# Parts of the exercise:
A: In the mailing-list excerpt on big mbuf clusters, how much do 9k mbufs waste per allocation in the fragmented case?
B: Reproduce only the lines of the listing from the line with "How far is the" up to and including the line with "Answer: (x=35, y=552)", keeping the requests as they are. Multiply every number in the answers (distances and coordinates) by 2, and round each result to its original number of decimal places with halves rounded up.

# Source excerpt:

Big physically contiguous mbuf clusters

Thu Jan 30 08:47:08 UTC 2014

on 30/01/2014 00:27 John-Mark Gurney said the following:
> Adrian Chadd wrote this message on Wed, Jan 29, 2014 at 14:21 -0800:
>> On 29 January 2014 10:54, Garrett Wollman <wollman at csail.mit.edu> wrote:
>>> Resolved: that mbuf clusters longer than one page ought not be
>>> supported.  There is too much physical-memory fragmentation for them
>>> to be of use on a moderately active server.  9k mbufs are especially
>>> bad, since in the fragmented case they waste 3k per allocation.
>>
>> I've been wondering whether it'd be feasible to teach the physical
>> memory allocator about >page sized allocations and to create zones of
>> slightly more physically contiguous memory.
>>
>> For servers with lots of memory we could then keep these around and
>> only dip into them for temporary allocations (eg not VM pages that may
>> be held for some unknown amount of time.)
>>
>> Question is - can we enforce that kind of behaviour?

# Listed entries:

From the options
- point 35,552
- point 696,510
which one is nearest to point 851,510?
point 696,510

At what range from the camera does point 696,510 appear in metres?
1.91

---

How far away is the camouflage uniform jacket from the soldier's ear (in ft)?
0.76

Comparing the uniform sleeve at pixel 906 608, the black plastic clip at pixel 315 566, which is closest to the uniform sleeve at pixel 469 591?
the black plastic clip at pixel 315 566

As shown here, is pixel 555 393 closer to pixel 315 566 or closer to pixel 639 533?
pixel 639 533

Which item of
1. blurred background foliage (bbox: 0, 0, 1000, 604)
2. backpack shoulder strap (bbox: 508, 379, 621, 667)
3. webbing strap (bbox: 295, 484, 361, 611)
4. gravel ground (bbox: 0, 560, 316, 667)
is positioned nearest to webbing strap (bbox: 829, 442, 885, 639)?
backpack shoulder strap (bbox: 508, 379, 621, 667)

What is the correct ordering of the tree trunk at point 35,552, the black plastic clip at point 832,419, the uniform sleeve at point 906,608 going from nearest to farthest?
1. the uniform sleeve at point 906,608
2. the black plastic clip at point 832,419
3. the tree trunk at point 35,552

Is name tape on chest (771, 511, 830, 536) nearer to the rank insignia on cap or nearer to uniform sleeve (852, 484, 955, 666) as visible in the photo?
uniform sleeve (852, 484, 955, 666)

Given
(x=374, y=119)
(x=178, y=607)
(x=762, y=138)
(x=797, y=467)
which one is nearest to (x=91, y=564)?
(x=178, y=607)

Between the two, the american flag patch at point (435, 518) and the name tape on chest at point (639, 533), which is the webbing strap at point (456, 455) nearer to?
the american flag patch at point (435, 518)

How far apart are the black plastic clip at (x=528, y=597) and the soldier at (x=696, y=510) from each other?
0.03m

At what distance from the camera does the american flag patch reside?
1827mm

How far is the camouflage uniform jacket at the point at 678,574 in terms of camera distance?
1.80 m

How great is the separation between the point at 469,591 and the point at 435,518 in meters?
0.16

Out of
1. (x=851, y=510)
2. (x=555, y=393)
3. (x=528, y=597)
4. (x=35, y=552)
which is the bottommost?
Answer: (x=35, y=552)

# Results for the exercise:
A: They waste 3k per allocation.

B:
How far is the camouflage uniform jacket at the point at 678,574 in terms of camera distance?
3.60 m

How great is the separation between the point at 469,591 and the point at 435,518 in meters?
0.32

Out of
1. (x=851, y=510)
2. (x=555, y=393)
3. (x=528, y=597)
4. (x=35, y=552)
which is the bottommost?
Answer: (x=70, y=1104)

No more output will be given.